Sometimes what starts as a clear vision, morphs into something else entirely. That’s what happed to Djenaba Johnson-Jones, our NJMOMpreneur of the week, who was on a path to opening her own fitness concierge business when she was laid off from her digital marketing job. As Djenaba moved forward to open a studio, friends asked about food options, so she teamed up with a chef to offer them. But renting a commercial kitchen proved to be difficult, so it sparked a novel idea—co-rent a commercial kitchen space so others looking to grow a food business could be successful. Today, Hudson Kitchen, an 8,000 square foot food incubator business offers memberships where budding chefs share space and resources to get everything needed to start, sustain and scale a profitable food business. And her idea has paid off—in just two years, her company, Hudson Kitchen, created 58 jobs in the community and helped generate 9 million dollars in collective revenue. We caught up with this Jersey City mom of two about the challenges of finding real estate, why she hopes her children end up working for themselves, and which NJ restaurant she goes to when she wants a taste of Texas barbecue. (featured photo credit: Katelyn Perry)

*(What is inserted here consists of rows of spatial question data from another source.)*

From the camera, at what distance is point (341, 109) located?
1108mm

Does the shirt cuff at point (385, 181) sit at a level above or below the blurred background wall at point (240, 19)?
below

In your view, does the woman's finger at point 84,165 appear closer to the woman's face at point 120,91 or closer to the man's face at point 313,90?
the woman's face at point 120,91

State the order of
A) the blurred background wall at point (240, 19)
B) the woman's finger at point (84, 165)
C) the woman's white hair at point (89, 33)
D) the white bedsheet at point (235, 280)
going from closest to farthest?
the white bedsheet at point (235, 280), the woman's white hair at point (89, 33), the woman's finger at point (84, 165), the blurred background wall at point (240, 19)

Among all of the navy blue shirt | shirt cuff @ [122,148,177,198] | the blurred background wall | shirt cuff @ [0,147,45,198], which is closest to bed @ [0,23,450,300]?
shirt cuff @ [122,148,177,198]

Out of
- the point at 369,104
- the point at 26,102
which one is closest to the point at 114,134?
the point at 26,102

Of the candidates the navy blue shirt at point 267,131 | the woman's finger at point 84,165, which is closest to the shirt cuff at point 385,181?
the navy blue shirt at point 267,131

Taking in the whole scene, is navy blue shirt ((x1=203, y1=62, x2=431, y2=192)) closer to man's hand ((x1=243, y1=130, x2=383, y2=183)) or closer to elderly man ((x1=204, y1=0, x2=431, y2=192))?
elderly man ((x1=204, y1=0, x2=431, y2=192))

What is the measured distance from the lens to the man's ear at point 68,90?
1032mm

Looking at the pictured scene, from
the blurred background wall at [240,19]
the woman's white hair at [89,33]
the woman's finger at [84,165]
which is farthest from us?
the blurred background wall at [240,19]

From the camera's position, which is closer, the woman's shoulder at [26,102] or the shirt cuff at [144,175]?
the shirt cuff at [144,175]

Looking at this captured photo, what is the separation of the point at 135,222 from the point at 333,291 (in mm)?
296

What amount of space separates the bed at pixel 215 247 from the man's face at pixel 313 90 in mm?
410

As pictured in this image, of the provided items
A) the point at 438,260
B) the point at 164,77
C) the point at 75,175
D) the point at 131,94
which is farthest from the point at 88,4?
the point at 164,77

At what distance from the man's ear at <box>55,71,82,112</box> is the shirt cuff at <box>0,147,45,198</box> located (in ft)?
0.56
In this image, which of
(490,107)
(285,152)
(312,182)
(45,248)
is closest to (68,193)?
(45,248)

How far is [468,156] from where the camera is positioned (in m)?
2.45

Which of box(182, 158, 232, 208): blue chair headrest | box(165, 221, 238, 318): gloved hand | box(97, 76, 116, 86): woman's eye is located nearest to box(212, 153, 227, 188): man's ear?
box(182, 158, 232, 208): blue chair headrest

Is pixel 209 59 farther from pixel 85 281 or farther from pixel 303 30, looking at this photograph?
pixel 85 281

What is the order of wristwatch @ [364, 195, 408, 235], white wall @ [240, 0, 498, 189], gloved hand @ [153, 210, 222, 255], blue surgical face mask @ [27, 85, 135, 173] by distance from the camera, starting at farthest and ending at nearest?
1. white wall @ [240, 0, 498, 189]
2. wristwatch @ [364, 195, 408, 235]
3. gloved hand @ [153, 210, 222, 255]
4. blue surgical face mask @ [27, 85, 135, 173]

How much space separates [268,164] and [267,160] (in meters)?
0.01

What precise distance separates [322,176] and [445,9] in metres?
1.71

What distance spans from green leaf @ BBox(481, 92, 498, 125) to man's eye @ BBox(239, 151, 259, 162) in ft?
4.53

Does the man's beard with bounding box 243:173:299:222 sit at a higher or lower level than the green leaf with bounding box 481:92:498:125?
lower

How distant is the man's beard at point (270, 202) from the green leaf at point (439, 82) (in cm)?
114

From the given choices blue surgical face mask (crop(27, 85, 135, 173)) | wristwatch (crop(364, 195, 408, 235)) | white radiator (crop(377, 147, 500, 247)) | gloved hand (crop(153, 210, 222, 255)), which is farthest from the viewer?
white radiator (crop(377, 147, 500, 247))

Please tell us a little bit about your family. My husband, Bob, and I have been married for 22 years. After we got married, we lived in Princeton but ended up moving to Jersey City because, at the time, that’s where my husband worked, and it was also a more manageable commute into NYC, where I was working. We have two children, Mason (19) and Nora (16).
What were you doing before you started Hudson Kitchen? I was working as the Digital Brand Development Director for W magazine but had been working towards a personal trainer certification to launch a fitness concierge service. When I got laid off in October 2014 and told friends about my business idea, they’d ask me what my clients would eat, so I partnered with a chef for that business. When we couldn’t find a commercial kitchen in the area, I knew others were having the same trouble finding commercial kitchens. Since the need was great, I decided to build my own commercial space and rent it out to other people.
What do you wish you had known before launching your business that might have helped? No matter what, I would have moved forward anyway, but I thought it would be easy to find real estate. It was extremely challenging—three contracts fell through. I ended up renting an empty warehouse and didn’t realize how much I’d have to spend on an architect and contractor before launch, but it ended up being money well spent.
How did you know you were onto something? I had a “coming out” party for Hudson Kitchen to get the name out there and see if it was real. It was called Finding Your Mix: Following Your Dreams as a Food Entrepreneur, and it was a big success. That’s when I knew the business had legs. I also created a Food Business Bootcamp to continue to create a community around my business and help others grow their own businesses.
What (if anything) does your family do to help support your business? My family is very supportive. When we first opened, my husband was our de facto handyman, plus he has an IT background, so he also set up all the networking. And my kids cheer me on.
What do you hope your children learn from seeing you run your own business? I hope that they decide to work for themselves, too. It’s so rewarding because you have the opportunity to create something out of nothing. At times, it can be challenging, but you find your way through it and end up stronger at the end of the day.
What are some of your favorite NJ businesses? My dad was in the service, so we moved around a lot but settled in Texas when I was in the 7th grade. I grew up eating barbecue and know good barbecue when I come across it. Red White & Que Smokehouse is outstanding. The pulled chicken sandwich is my go-to there and has a nice taste of home. Another great place is The Bread Stand in Maplewood–that delicious bread smell hits you in the face when you walk in the door, and the Cinnamon rolls and the Cinnamon Morning Bun are the best! And business-wise, I love Tina Pearson Salon in Edgewater. They’re great at doing natural hair!
Where are some of your favorite places to visit in NJ with your family? One of my favorite things to do is the Midnight Market in Jersey City, a foodie pop-up event with a DJ and a bar, too. You pay a small entrance fee, and everything is pretty inexpensive so that you can taste whatever you want without breaking the bank. Another business worth experiencing is Beyond the Plate Food Tours, which is a food crawl with a culinary expert along for the ride. You start with drinks and apps and make your way to dessert while your host makes it extra interesting. It’s available in Jersey City, Somerville, and Red Bank. And I’m also a big fan of Taqueria because it’s delicious, and there’s something for everyone, even my husband, who’s vegan.
What is your best piece of advice for an NJMOMpreneur just starting? Realize that it’s your business, so set your hours and make time for all those precious family moments and other important things. You’ll still work just as hard and accomplish what you need to, but your quality of life will be better.